__Estratto del testo__

La Repubblica 29 giugno 2001
"Povertà e difesa dell'ambiente imponiamo l'agenda ai Grandi" Il
Dalai Lama: per forzarli lecita anche un po' di violenza
A Trento per un premio, il capo dei buddisti si schiera con il fronte antiglobalizzazione
l'intervista
RENATA PISU
trento - Il Dalai Lama è come se fosse di casa tra questi monti. Ride indicando col dito
gli affreschi della Sala Grande del Castello del Buonconsiglio, putti nudi che si
rincorrono. Fa ridere tutti quando ricorda che i cinesi lo considerano un bugiardo, uno
che va raccontando menzogne sul Tibet da oltre trent'anni. Dice: lasciamo perdere il fatto
che io sia o meno un bugiardo, ma se la comunità internazionale mi crede, che significa?
Che siete tutti degli stupidi ingenui? Ride ed è, la sua, la risata del saggio, al di là
del male ma non del bene che, per lui, non è cupa tetraggine. Ride anche quando dice che
prova una certa invidia per l'autonomia del Trentino che ieri lo ha onorato con il Premio
della Solidarietà Alpina che si conferisce soltanto ai montanari veri.
Commenta: «L'avessimo noi tibetani una simile autonomia nella libertà».
Non ride quando scendiamo la ripida scala che scese Cesare Battisti per essere fucilato
assieme a Damiani e Filzi proprio laggiù, nel cortile, dove si levano dei cippi. Sono
martiri sfruttati dalla storia, dalla memoria di parte, gli dico, ora i loro nomi sono
soltanto degli indirizzi, strade e piazze delle nostre città. E lui: «Siamo tutti sempre
usati, ma fossi anch'io sfruttato così... Magari vi fosse un giorno a Pechino una strada
con il mio nome, via Quattordicesimo Dalai Lama».

__Dati forniti__
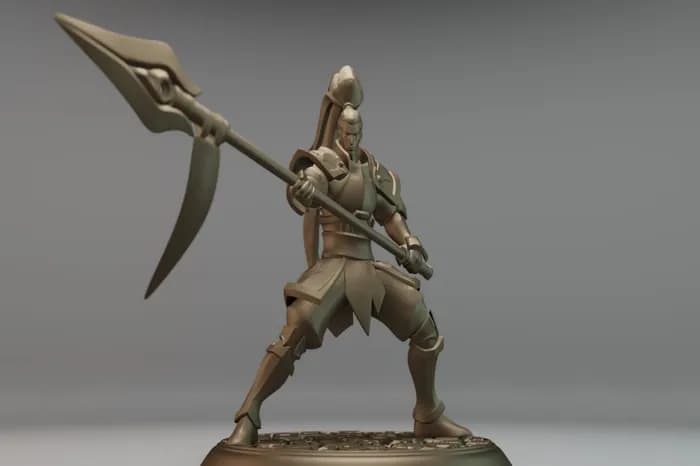 STL - xin zhao league of legends render 2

__Compiti da svolgere__
1 > Con quale premio il Trentino ha onorato il Dalai Lama, secondo l'articolo sul Dalai Lama?
2 > Ricopia dall'articolo sul Dalai Lama il passo che si apre con le parole "La Repubblica 29" e si chiude con "crede, che significa?".

__Risposte ai compiti__
1 > Con il Premio della Solidarietà Alpina.

2 >
La Repubblica 29 giugno 2001
"Povertà e difesa dell'ambiente imponiamo l'agenda ai Grandi" Il
Dalai Lama: per forzarli lecita anche un po' di violenza
A Trento per un premio, il capo dei buddisti si schiera con il fronte antiglobalizzazione
l'intervista
RENATA PISU
trento - Il Dalai Lama è come se fosse di casa tra questi monti. Ride indicando col dito
gli affreschi della Sala Grande del Castello del Buonconsiglio, putti nudi che si
rincorrono. Fa ridere tutti quando ricorda che i cinesi lo considerano un bugiardo, uno
che va raccontando menzogne sul Tibet da oltre trent'anni. Dice: lasciamo perdere il fatto
che io sia o meno un bugiardo, ma se la comunità internazionale mi crede, che significa?